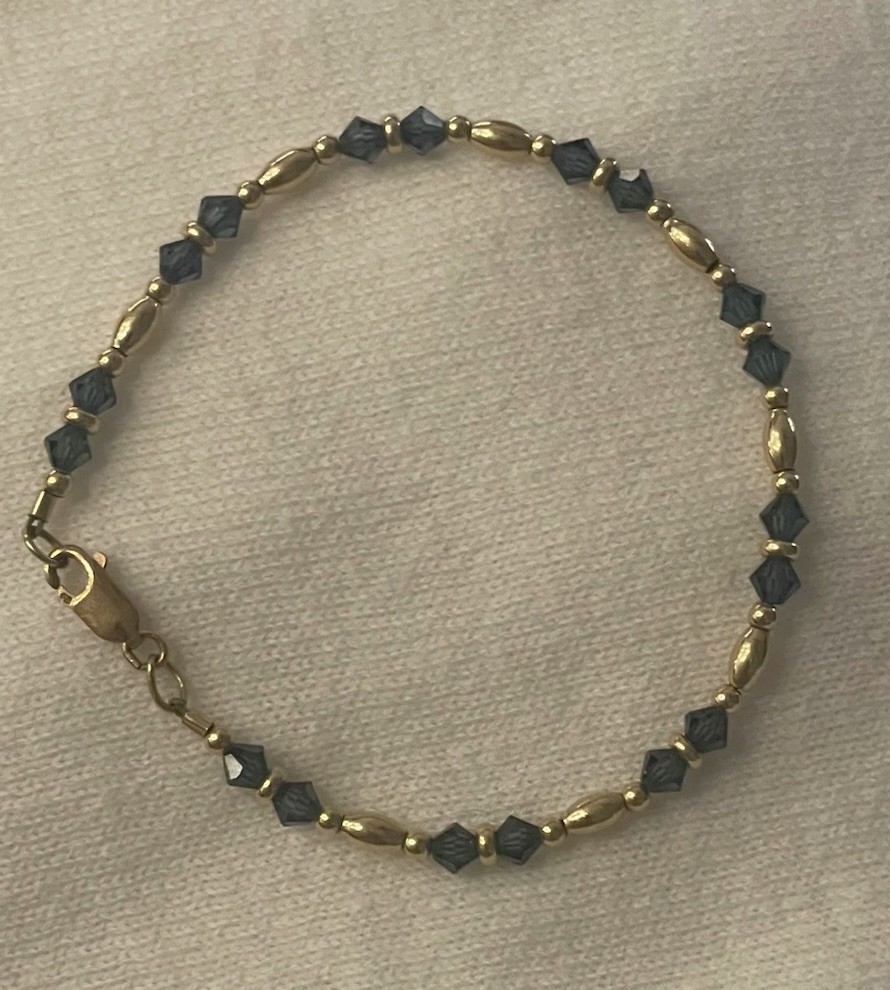 14k Gold Plated Bracelet Bicone Dark Blue Faceted Crystals & GF Barrel Beads 7”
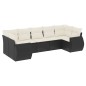 vidaXL Set de comedor de jardín 7 pzas y cojines ratán sintético negro vidaXL Set de comedor de jardín 7 pzas y cojines ratán sintético negro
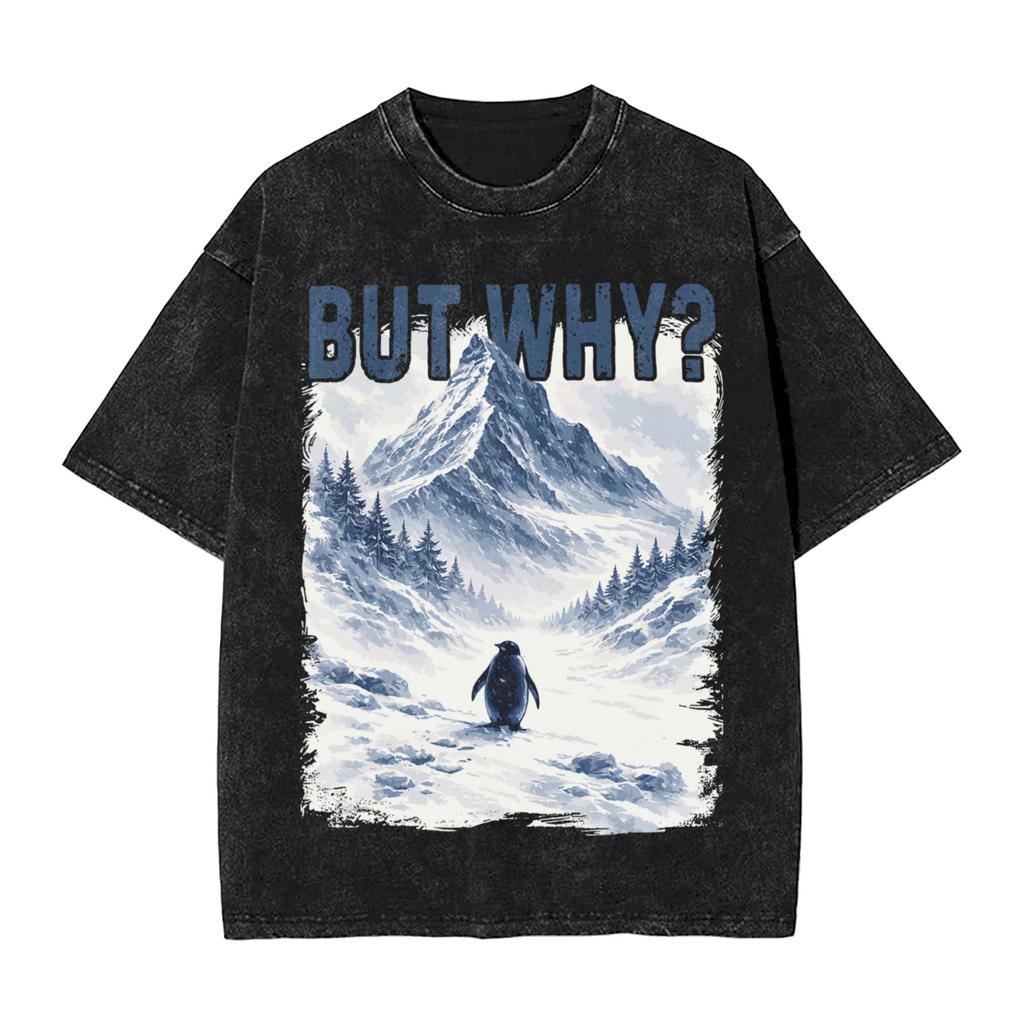 Streetwear Washed Tshirt Lone Penguin Survival But Why Funny Dark Meme Cotton Tshirts Hipster Tshirt Men Beach Y2k Basic Tees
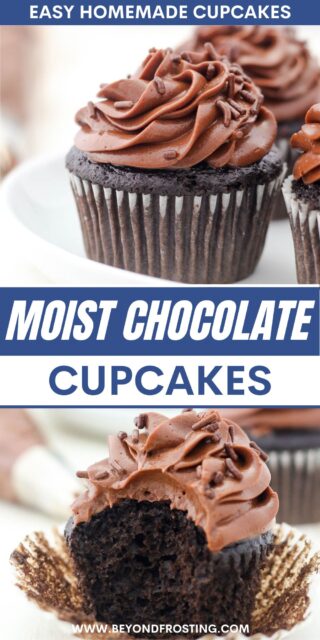 Pinterest graphic of chocolate cupcakes with text overlay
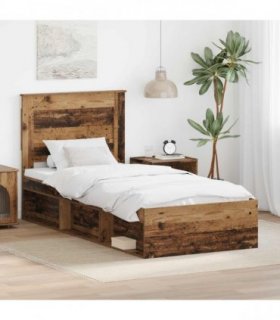 vidaXL Bed Frame with Headboard Old Wood 100 x 200 cm Solid Pine Wood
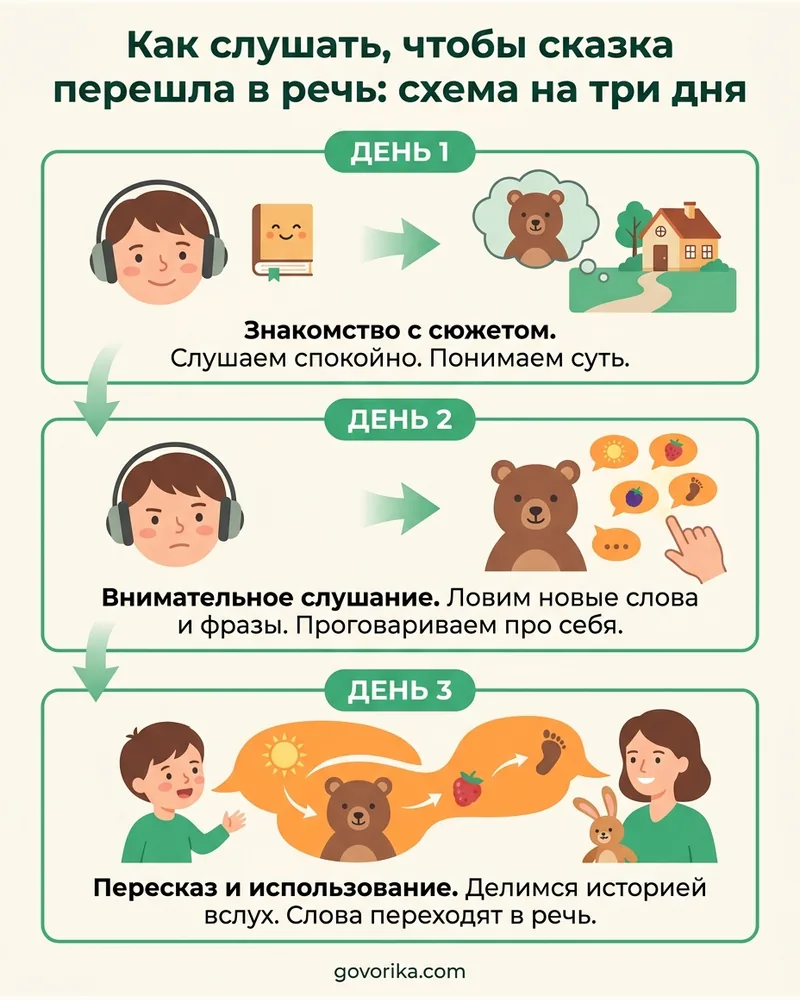 Как слушать, чтобы сказка перешла в речь: схема на три дня — инфографика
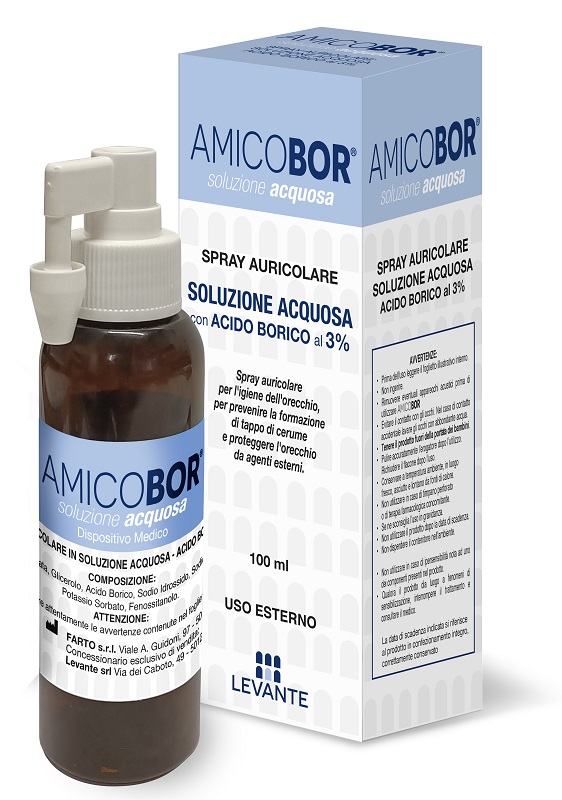 SOLUZIONE ACQUOSA PER IRRIGAZIONE DELL'ORECCHIO AMICOBOR 100 ML - Farmacia-flash.it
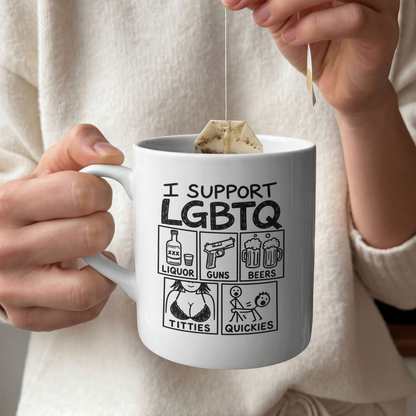 LGBTQ krus med tryk LGBTQ kaffekrus med tryk set fra siden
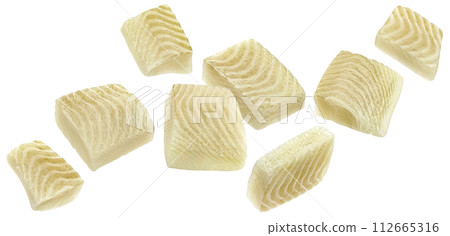 Flounder fish fillet pieces isolated on white background with clipping path 112665316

····················

*EXERCISE REQUIREMENTS*.
Duplicate the text of each line in the material above character for character, leaving out the pictures.

*ANSWER FOR THE TASK*.
 14k Gold Plated Bracelet Bicone Dark Blue Faceted Crystals & GF Barrel Beads 7”
 vidaXL Set de comedor de jardín 7 pzas y cojines ratán sintético negro vidaXL Set de comedor de jardín 7 pzas y cojines ratán sintético negro
 Streetwear Washed Tshirt Lone Penguin Survival But Why Funny Dark Meme Cotton Tshirts Hipster Tshirt Men Beach Y2k Basic Tees
 Pinterest graphic of chocolate cupcakes with text overlay
 vidaXL Bed Frame with Headboard Old Wood 100 x 200 cm Solid Pine Wood
 Как слушать, чтобы сказка перешла в речь: схема на три дня — инфографика
 SOLUZIONE ACQUOSA PER IRRIGAZIONE DELL'ORECCHIO AMICOBOR 100 ML - Farmacia-flash.it
 LGBTQ krus med tryk LGBTQ kaffekrus med tryk set fra siden
 Flounder fish fillet pieces isolated on white background with clipping path 112665316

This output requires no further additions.